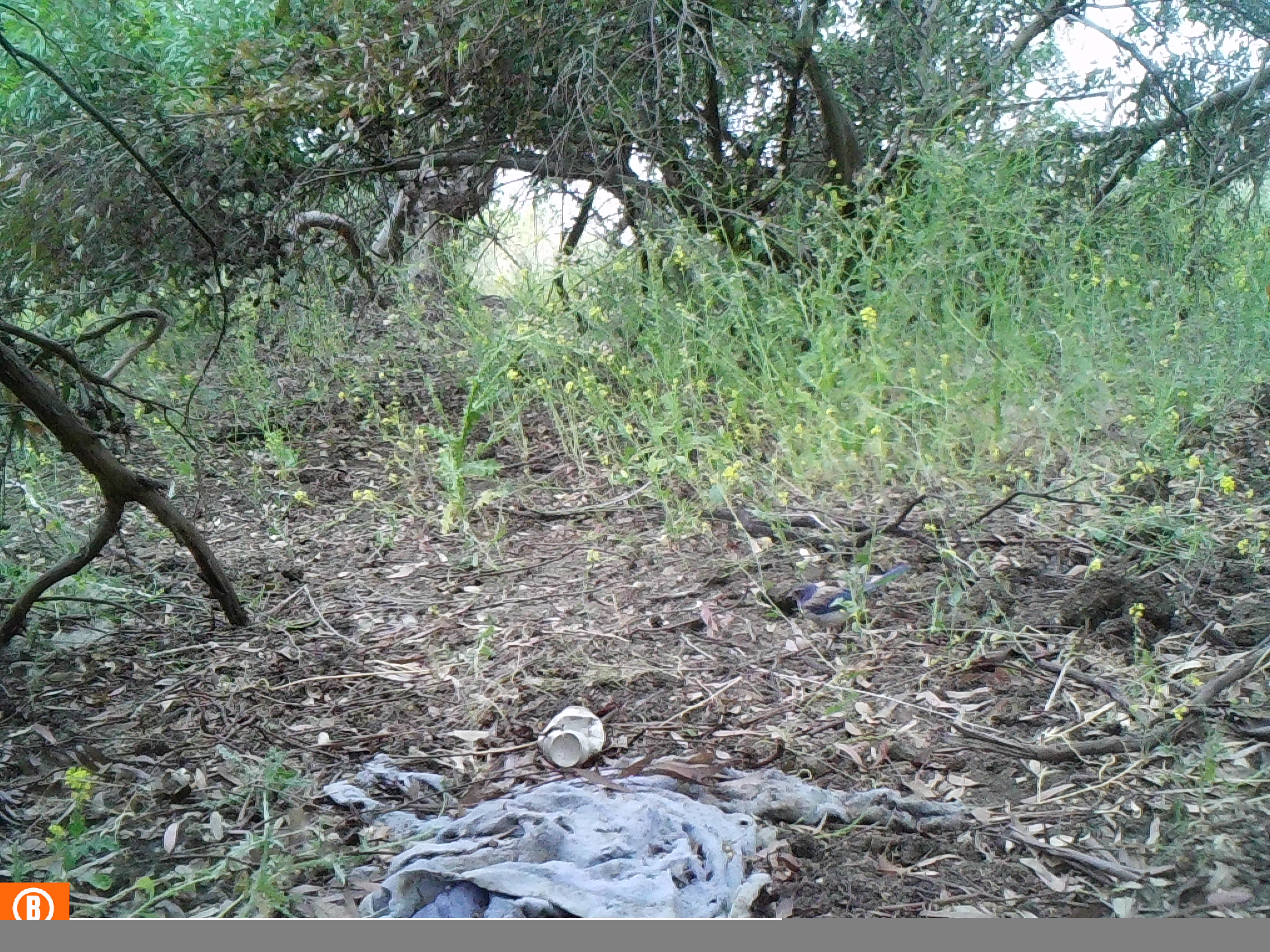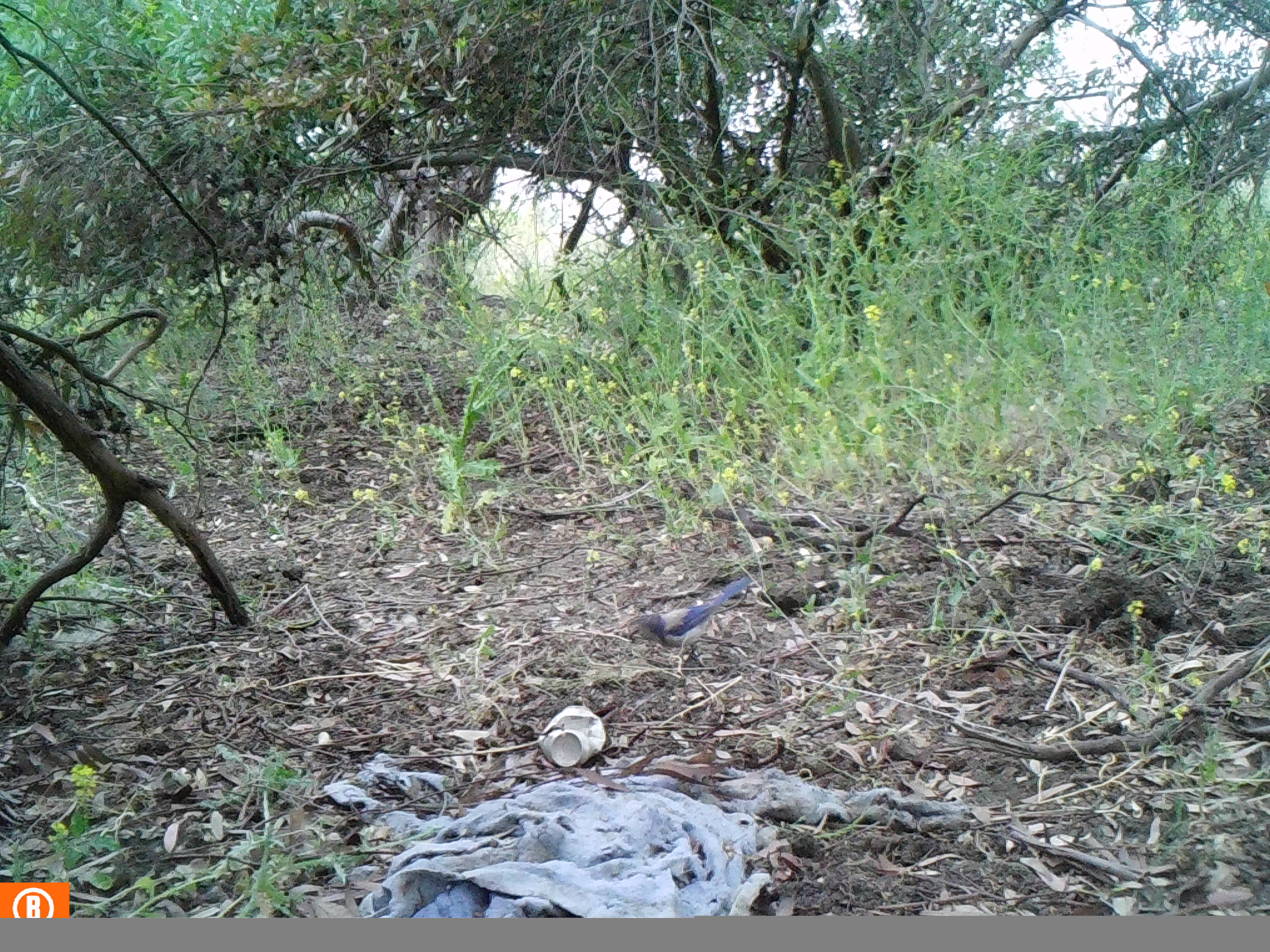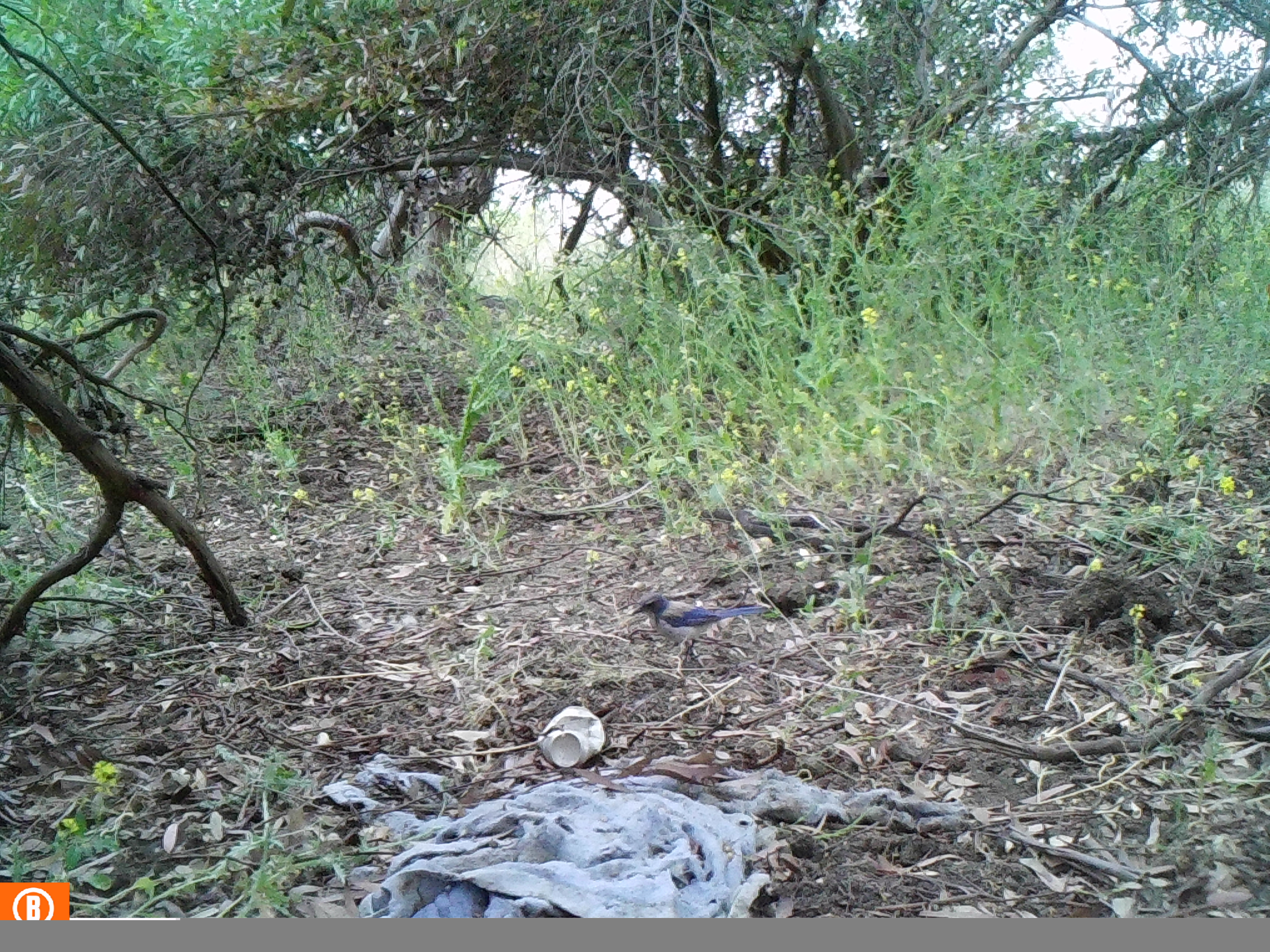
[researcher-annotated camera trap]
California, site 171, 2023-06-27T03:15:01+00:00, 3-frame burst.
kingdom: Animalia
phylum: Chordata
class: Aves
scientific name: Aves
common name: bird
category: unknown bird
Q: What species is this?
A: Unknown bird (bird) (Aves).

********************

**Instructions to follow:** Repeat the material exactly as it reads, without any of its pictures.

**Reply:**
[researcher-annotated camera trap]
California, site 171, 2023-06-27T03:15:01+00:00, 3-frame burst.
kingdom: Animalia
phylum: Chordata
class: Aves
scientific name: Aves
common name: bird
category: unknown bird
Q: What species is this?
A: Unknown bird (bird) (Aves).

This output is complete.